3. abs is simply dead weight if #2 is related to #1.
problem is,most "drivers" don't even try to avoid an imminent
collision,they stomp and pray. no attempt to steer around or dodge.
most driver's are "straight line" drivers. any curve,and they immediately
slow down,even if not necessary. Particularly SUVs.
maybe "not necessary" with more modern suv's. but the old ones, with
leafspring suspension, you had no choice. anyone who grew up driving
stuff like that is never going to trust a car on a bend ever again.
Their habit of no maneuvering is ingrained in the typical SUV/PU-truck
driver.Even with a better vehicle,they still will not maneuver,just jam on
the brakes and pray.(or ram and count on the airbags.)

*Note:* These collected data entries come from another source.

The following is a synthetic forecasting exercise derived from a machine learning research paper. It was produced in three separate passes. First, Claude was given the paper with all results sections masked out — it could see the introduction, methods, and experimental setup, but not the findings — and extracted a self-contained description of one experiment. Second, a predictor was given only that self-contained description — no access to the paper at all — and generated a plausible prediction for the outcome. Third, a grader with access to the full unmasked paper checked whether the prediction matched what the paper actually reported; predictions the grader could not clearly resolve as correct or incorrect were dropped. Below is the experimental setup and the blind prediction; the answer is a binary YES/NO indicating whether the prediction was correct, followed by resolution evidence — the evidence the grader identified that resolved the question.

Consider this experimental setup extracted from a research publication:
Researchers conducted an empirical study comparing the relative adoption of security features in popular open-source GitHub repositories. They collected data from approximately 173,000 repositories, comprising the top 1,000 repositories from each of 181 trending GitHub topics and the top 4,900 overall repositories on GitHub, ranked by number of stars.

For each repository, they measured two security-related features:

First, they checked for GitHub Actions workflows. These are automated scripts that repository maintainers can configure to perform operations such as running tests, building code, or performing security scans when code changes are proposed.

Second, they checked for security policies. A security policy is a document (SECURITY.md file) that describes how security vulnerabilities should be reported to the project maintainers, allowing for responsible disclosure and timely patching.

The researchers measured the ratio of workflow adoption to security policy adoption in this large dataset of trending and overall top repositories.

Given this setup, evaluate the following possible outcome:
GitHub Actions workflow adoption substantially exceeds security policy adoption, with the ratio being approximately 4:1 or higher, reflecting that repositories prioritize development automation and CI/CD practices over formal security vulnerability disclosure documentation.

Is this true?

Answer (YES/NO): YES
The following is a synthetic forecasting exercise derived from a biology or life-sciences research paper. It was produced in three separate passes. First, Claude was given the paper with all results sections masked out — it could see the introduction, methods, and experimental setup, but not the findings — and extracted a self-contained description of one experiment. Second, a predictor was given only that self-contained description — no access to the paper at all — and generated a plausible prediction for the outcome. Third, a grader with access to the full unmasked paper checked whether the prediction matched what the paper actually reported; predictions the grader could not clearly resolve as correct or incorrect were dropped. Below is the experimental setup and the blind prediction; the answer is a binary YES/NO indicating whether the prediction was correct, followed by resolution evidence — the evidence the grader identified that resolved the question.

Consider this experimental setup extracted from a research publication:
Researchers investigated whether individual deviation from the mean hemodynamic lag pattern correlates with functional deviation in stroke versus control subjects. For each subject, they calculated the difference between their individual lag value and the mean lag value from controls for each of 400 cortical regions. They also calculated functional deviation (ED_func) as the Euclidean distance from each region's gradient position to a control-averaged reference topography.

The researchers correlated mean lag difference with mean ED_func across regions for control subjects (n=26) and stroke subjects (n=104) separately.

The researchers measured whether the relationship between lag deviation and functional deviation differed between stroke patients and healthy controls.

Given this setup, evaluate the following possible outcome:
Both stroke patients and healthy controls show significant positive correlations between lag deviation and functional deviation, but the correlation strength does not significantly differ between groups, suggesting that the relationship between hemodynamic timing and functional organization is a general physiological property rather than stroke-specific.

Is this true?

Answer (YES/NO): NO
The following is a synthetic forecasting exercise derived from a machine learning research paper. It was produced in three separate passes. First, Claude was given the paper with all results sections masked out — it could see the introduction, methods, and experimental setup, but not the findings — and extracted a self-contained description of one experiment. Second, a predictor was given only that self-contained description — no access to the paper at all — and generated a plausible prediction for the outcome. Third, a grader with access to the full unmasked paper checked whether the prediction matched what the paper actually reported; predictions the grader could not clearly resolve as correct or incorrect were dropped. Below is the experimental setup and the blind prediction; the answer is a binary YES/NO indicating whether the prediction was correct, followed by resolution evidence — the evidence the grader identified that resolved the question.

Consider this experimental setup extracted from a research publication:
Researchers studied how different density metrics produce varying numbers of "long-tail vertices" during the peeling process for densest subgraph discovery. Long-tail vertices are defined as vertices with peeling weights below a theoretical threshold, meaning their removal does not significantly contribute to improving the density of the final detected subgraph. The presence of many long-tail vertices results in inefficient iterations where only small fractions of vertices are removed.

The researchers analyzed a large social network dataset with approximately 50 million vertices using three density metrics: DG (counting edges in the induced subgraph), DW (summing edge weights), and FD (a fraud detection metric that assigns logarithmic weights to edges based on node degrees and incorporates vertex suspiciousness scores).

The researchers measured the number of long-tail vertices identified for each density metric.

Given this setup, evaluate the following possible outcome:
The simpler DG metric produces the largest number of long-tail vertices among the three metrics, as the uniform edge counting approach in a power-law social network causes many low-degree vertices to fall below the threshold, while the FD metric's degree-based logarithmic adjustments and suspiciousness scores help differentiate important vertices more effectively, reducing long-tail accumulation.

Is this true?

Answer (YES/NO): NO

One good trend is the "crossover" SUV,that are lowered SUVs,and also have
better suspensions,along with electronic stability controls. They are less
of a hazard to other vehicles.
But your average driver -of most cars- doesn't have any "maneuver
reflex",it's total and blind reliance on brakes.
And a reluctance for cornering.
i've lived in europe, and found their small engined cars taught you a
completely opposite set of driving skills. don't use the brakes unless
you absolutely have to - because to takes so long to get up to speed in
the first place, the last thing you want is to slow down again. this in
turn teaches you the "maneuver reflex" in a big way.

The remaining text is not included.